Chris: YES! You said this to me, and I absolutely can't get it out of my mind. It's the most secretly lavish game of all time, right? Every system is beautifully crafted and delivered and pared back to its simplest version. And it just runs away in all these directions and seemingly has the time and the energy for everything. Even from where I am it's like: let's make the menu this incredibly detailed smartphone. Let's have a green tea-pouring mini-game with playful particle physics! Every character has these little cut-scenes that introduce them or introduce an action and they'll always be just completely nailed in terms of delivery. It's published and perhaps made by Nexon, right, who are completely huge? I would love to know how this game came to be!
Matt: Yes, those cutscenes! All basically mini cinematic masterpieces in their own right! Oh, and I can't believe we've gone this far without mentioning the sushi. It still slightly boggles my mind that what seems like every possible combination of ingredient you can find is accounted for with its own dish, and each of those gets a (I am more than willing to believe) culinarily accurate little pixel doodle and a lavish illustrated version used in the game's Instagram-style photo app - itself yet another wonderful, if wholly unnecessary extravagance. I'm not a big fish eater, but good grief this game makes me hungry, and I do love that it feels like I'm being surreptitiously educated in the ancient art of sushi making and marine biology as I play.

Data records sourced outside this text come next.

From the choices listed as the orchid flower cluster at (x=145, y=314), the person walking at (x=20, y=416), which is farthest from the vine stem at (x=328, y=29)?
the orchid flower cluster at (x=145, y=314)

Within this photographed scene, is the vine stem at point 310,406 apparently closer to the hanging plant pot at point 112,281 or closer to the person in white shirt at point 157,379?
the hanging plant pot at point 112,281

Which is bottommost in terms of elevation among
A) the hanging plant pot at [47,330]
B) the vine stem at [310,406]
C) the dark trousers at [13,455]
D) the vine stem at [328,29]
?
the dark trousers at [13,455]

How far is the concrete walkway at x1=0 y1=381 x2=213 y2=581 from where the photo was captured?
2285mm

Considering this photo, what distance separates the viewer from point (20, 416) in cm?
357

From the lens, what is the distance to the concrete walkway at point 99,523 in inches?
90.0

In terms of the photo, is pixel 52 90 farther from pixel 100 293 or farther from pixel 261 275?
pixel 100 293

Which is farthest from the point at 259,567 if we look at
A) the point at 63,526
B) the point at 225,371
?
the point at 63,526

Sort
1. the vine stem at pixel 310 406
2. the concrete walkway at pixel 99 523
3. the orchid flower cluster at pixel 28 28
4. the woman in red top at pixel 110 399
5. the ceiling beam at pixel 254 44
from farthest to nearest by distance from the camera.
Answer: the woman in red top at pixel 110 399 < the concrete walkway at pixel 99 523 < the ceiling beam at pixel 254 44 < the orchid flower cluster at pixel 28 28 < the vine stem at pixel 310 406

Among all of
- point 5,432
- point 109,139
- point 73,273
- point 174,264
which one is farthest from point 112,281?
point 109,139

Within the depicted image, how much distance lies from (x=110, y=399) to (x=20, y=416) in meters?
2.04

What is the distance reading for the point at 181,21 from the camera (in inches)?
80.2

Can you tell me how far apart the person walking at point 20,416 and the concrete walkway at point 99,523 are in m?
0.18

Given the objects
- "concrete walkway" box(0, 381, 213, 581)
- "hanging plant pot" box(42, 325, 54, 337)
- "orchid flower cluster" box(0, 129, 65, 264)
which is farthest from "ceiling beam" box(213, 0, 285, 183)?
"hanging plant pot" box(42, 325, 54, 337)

Chris: Why do you think it all works? I'm fascinated by the fact that, at its simplest, this game jams two very different game styles together, and then only brings in more stuff. Yet it feels harmonious? I think a lot of it is to do with the way the characters glue everything together - you have these people with their own obsessions and purposes, and yet they all converge in the quests that the game steadily pays out to you? It reminds me in a weird way of the way that Civ games can be so incredibly complicated by just asking you a bunch of questions each turn: where do you want to move a unit? What do you want this city to make? What are you researching next? Through those simple choices you get a game with so much richness, and this is kind of the same thing? Run a restaurant, dive for ancient treasure, get better weapons and see all these different fish, and it's all just done with a quest structure that stops you from getting too lost?

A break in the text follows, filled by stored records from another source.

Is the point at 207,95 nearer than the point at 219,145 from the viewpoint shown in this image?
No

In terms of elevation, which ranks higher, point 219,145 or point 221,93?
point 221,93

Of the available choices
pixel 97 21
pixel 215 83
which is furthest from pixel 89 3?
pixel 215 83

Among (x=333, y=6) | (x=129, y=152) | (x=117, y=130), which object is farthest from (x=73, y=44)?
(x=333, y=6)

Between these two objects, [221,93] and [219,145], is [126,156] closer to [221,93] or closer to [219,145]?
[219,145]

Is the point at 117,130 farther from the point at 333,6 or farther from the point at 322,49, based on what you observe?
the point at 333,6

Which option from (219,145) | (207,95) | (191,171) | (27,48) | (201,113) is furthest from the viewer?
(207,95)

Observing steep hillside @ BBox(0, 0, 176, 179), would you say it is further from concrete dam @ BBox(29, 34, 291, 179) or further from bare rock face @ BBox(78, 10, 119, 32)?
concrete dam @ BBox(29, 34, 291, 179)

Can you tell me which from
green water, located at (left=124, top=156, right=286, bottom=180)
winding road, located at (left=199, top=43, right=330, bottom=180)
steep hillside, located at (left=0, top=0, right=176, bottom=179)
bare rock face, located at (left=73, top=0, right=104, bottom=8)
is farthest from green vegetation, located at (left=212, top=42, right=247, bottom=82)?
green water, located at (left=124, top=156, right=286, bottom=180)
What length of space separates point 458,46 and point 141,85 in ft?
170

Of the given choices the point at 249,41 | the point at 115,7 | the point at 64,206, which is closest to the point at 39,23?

Matt: Why it works is a tough question! I guess you've got that lovely tension and release as you go from a day of beautiful, sort-of-serene, mostly stressful aquatic exploration to an evening of comparatively relaxed restaurant running, and it's a balance that feels just right. But then it also takes that familiar roguelike loop of 'get cool stuff to do more cool stuff to get more cool stuff', and makes that cool stuff feel properly tangible, like it actually matters. You know, the sort of +1 on your squatting stat you might get in other games is nice and all, but here you catch a fish and it gets turned into a exquisite meal that delights a customer so much they want to take a photo of it and share it with the world - and that, like you say, feeds back into helping this lovable cast of idiots achieve their hopes and dreams. And, of course, the constant surprises, the unabashed warmth and silliness and absurd dramatics of it all probably go a long way too! I feel like there's a Dave the Diver in us all, right?